Dopo che il primo cittadino ha tolto le deleghe all'assessore Martino Turra, la lista civica, una delle tre formazioni che appoggiavano Depaoli, non ha potuto replicare alle motivazioni addotte dal sindaco nel corso del consiglio comunale. Da lì la decisione di confluire in un gruppo autonomo che valuterà di volta in volta il da farsi. Ora la maggioranza può contare su 9 consiglieri su 17

FIERA DI PRIMIERO. La lista civica "Per Tutti" esce dalla maggioranza del comune di Primiero San Martino di Castrozza. La decisione è arrivata dopo il consiglio comunale dello scorso 28 settembre, quando il sindaco Daniele Depaoli, salito agli onori delle cronache alla fine di agosto per un video diffuso sul canale ufficiale del comune nel quale si lanciava in uno spot elettorale a favore del presidente Fugatti (Qui articolo) e della vice sindaca Brunet (candidata con la lista Fugatti), ha riportato le motivazioni che lo avevano indotto a ritirare le deleghe all'assessore Martino Turra, uno dei tre consiglieri eletti con la lista "Per Tutti", unico rappresentante in giunta della formazione politica. I consiglieri della lista civica, una delle tre che sostiene (o meglio, sosteneva) Depaoli avrebbero voluto replicare nel merito, ma non è stata data loro la possibilità.

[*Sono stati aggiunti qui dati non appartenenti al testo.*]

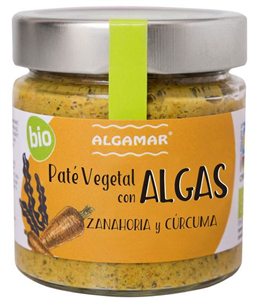 Crema tartinabila cu alge, morcovi si turmeric eco 180g Algamar                                     -                                  102518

Da lì la decisione di abbandonare la maggioranza, che ora è decisamente risicata con 9 consiglieri (più il sindaco), a fronte di 8 all'opposizione. O meglio, "Per Tutti" deciderà di volta in volta se appoggiare le proposte della giunta, anche se la frattura appare ormai netta. La vicepresidente del consiglio Aurelia Longo sembra intenzionata addirittura a rassegnare le dimissioni e lasciare in via definitiva il consiglio (al suo posto subentrerà il primo dei non eletti) in totale disaccordo con la scelta del primo cittadino di mettere alla porta Turra e, allo stesso tempo, in disaccordo per la decisione del presidente del consiglio di non permettere la replica alla civica.
"La decisione - si legge nella nota diffusa da "Per Tutti" - è stata presa dopo che nell'ultimo consiglio comunale svoltosi in data 28 settembre - a quasi due mesi dalla revoca delle deleghe all'assessore Martino Turra - il sindaco Daniele Depaoli ha riportato, come da regolamento, le stringate motivazioni che stanno alla base della revoca delle deleghe da assessore all'unico rappresentante in giunta della lista "Per Tutti" (deleghe alle attività sportive, all'urbanistica, alla comunicazione e informazione, alla ricerca di nuovi canali di finanziamento, all'innovazione, alla valorizzazione delle comunità territoriali e alle politiche giovanili, ndr). Quanto motivato dal sindaco non giustifica una scelta di questo tipo, che noi non condividiamo. Una decisione che non rispecchia il lavoro portato avanti dall'assessore in questi quasi tre anni di mandato nelle competenze assegnate".
"In consiglio comunale - prosegue il comunicato - non è stata ammessa la possibilità di replica sul punto, che era il primo all'ordine del giorno. Oltre che dal punto di vista giuridico, per l'interpretazione forzata, se non errata, del regolamento del consiglio comunale, vogliamo sottolineare la gravità dell'atto dal punto di vista politico. La dialettica, anche all'interno della stessa maggioranza, è il sale del confronto e della democrazia stessa, a livello locale così come provinciale e nazionale. Erano gli stessi cittadini, a partire da quelli presenti al consiglio comunale, a richiedere che si potesse instaurare un dibattito su un tema così importante. Era compito della maggioranza dare risposte a tali domande, a prescindere da ogni questione formale. Valutata la situazione, le conseguenze sono pressoché inevitabili. Come consiglieri, abbiamo deciso di non poter far più parte di questa maggioranza, non condividendone i metodi".